By Toni JayPublished 3 years ago 3 min read
4

I remember the last time we made this trip someone at the house told me that when you brush your teeth it is the only time that you ever clean your skeleton. I close my eyes and push the button for the automatic window to roll down, trying not to let the morbid imagery crawl further into my skull than it already has. I fight nausea. Thick sheets of black November air push tight against my face in ragged bursts. The driver deftly turns the last corner and motions for everyone to get out a few houses down from the old man's place. Protocol.

The front door opens to recieve us before we are even through the gate and shuts smartly behind us, five locks click in strata. The house is blissfully free of vagabonds today. We take our usual seats at the kitchen island, sharp clicks of lighters on the hard marble. The old man we came to see has sky blue eyes. The man with the sky blue eyes has a cat, the cats name is Coco. The cat has sky blue eyes too. His curtains are closed, eerie white strands of gossamer thin silk spill over a pair of brightly polished door handles, bound together with thick rusted chain loops. There is no lock on the chains but with every turn the dirty metal catches a hundred tiny satin strings, all tied to another rusty metal beam somewhere high above your head.

Today I have to smoke outside. I watch the carcass of an antique snowmobile lie helpless in the blinding beams of the flood lights pointed out of the windows, behind the tiny satin strings. I smoke half my cigarette and look for a place to put it out. The stars are shaking somewhere far above my head, I briefly wonder if someone ever turns them off then stub my smoke out in a pile of imported river stones and go back inside.

In these houses everything is constantly in a state of suspended animation. When you're given permission to walk through that door it's like an airlock to a breathless space. A kind of toxic fishbowl filled with mustard gas and French perfume.

This is a place we never leave. It leaves its oil on our skin. An invisible hot iron burn on your arm that never comes off. A tiny hair on your lip that never seems to go away no matter how often you pluck it. Just like them, these things never leave us. We are allies in a war with ourselves that has long been lost. These places are places of Hell. Dance halls of demons. Soup kitchens, shelters and confessional booths.

The man with the sky blue eyes blows out another lung full of acrid yellow smoke. He does not see the table in front of him. He does not see the young girl with dilated pupils opening and closing her mouth across the table from him. He doesn't see the changing of the sun. The seasons do not belong to him anymore. The most terrifying thing in the world is accidentally catching a glimpse into the eyes of a man who has long kept them shut.

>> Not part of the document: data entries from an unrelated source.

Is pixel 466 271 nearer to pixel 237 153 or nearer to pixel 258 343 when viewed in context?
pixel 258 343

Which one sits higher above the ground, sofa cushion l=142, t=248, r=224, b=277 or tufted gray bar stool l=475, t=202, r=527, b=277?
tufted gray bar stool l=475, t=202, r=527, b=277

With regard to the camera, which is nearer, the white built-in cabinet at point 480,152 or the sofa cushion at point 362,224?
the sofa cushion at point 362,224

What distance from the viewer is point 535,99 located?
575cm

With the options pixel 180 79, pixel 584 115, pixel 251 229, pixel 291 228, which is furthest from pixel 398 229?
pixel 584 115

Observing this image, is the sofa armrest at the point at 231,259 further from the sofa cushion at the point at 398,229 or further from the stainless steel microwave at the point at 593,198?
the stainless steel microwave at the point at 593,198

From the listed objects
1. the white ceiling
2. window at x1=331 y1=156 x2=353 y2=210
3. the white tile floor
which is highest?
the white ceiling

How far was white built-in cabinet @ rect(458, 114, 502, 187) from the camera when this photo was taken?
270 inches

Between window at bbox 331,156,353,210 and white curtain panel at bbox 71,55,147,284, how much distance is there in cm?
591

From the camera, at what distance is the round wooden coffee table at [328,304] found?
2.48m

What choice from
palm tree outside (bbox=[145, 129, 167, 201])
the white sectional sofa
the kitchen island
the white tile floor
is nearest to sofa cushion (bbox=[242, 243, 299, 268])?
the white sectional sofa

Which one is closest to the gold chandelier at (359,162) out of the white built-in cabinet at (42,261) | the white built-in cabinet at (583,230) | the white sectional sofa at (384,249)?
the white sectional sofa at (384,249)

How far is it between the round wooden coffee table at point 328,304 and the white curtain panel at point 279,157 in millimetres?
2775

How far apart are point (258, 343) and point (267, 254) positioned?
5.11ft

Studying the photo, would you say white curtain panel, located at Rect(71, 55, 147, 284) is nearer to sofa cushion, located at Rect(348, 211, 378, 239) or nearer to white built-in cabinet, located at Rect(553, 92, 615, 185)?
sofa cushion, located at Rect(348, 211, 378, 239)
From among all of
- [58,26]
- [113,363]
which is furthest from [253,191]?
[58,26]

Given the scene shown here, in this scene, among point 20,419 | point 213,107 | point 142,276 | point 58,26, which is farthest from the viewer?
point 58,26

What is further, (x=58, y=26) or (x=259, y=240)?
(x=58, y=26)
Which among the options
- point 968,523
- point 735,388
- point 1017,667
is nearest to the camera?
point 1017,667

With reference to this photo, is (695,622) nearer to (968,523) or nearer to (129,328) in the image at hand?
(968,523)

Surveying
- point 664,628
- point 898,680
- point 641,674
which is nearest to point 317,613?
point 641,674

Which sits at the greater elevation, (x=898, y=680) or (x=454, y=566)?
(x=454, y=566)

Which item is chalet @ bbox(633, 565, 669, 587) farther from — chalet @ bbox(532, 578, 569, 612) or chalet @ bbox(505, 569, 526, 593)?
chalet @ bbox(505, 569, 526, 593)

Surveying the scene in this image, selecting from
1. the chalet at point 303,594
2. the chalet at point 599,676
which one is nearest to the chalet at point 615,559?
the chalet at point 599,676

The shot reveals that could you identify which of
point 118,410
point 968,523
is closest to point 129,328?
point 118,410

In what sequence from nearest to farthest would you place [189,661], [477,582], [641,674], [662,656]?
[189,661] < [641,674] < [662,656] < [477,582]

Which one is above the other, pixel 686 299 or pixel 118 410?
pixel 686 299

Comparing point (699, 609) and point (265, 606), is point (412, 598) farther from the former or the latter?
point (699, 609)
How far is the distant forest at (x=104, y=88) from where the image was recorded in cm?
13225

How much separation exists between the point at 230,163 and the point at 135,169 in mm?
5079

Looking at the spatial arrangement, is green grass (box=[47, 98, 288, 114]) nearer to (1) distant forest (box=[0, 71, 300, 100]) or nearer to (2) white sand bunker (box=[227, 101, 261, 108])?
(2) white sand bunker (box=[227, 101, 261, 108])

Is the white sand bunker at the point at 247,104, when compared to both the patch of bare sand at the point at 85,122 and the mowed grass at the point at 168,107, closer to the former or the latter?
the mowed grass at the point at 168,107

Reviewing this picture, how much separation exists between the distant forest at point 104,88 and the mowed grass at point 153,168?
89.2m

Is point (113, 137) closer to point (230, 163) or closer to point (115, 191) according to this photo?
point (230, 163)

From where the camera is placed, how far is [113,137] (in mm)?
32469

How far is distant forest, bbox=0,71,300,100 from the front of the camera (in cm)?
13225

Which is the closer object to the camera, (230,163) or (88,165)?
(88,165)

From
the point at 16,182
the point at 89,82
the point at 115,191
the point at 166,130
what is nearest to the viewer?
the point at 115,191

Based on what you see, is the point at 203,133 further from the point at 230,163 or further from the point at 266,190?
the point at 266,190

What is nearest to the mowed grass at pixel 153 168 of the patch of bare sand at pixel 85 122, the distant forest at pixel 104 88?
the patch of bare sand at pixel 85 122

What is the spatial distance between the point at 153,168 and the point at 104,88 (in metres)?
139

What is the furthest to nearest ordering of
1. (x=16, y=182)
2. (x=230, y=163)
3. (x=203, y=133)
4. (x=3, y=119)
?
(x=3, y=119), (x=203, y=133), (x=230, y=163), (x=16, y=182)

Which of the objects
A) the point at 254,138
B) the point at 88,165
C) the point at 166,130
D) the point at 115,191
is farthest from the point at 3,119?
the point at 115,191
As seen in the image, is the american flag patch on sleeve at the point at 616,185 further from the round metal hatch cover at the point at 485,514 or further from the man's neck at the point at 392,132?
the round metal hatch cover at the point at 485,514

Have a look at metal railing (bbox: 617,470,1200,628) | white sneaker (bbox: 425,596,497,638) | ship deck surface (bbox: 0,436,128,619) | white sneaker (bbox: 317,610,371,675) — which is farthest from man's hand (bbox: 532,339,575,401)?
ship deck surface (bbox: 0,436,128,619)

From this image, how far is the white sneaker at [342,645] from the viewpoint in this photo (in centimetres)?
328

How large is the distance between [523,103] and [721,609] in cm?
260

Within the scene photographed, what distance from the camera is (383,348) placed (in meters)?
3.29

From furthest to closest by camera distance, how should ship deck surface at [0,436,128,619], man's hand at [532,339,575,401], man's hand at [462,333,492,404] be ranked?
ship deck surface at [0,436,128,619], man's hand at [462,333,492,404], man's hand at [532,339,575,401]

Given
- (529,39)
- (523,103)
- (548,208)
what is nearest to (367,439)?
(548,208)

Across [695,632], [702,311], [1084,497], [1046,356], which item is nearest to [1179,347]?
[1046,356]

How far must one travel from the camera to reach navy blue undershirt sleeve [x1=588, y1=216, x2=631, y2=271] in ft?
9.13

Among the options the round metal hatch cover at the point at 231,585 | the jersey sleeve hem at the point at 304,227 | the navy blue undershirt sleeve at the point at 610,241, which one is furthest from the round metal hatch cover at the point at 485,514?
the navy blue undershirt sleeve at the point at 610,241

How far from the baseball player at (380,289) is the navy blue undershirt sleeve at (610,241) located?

They come to him, I come to him, to the house of perfectly and meticulously organized horrors. The medicine man of Neolithic times; stripped of the tasteful, traditional, banal charm of the charlatan. He no longer relies on fear or theater, it comes to him. And if you are lucky enough to pass through those frosted glass doors his ex wife picked out, if you're trusted enough to join the audience of the dead and dying ...then…only then…do you receive the blessings reserved for only the wicked. We who pass these doors pay in blood for snake oil.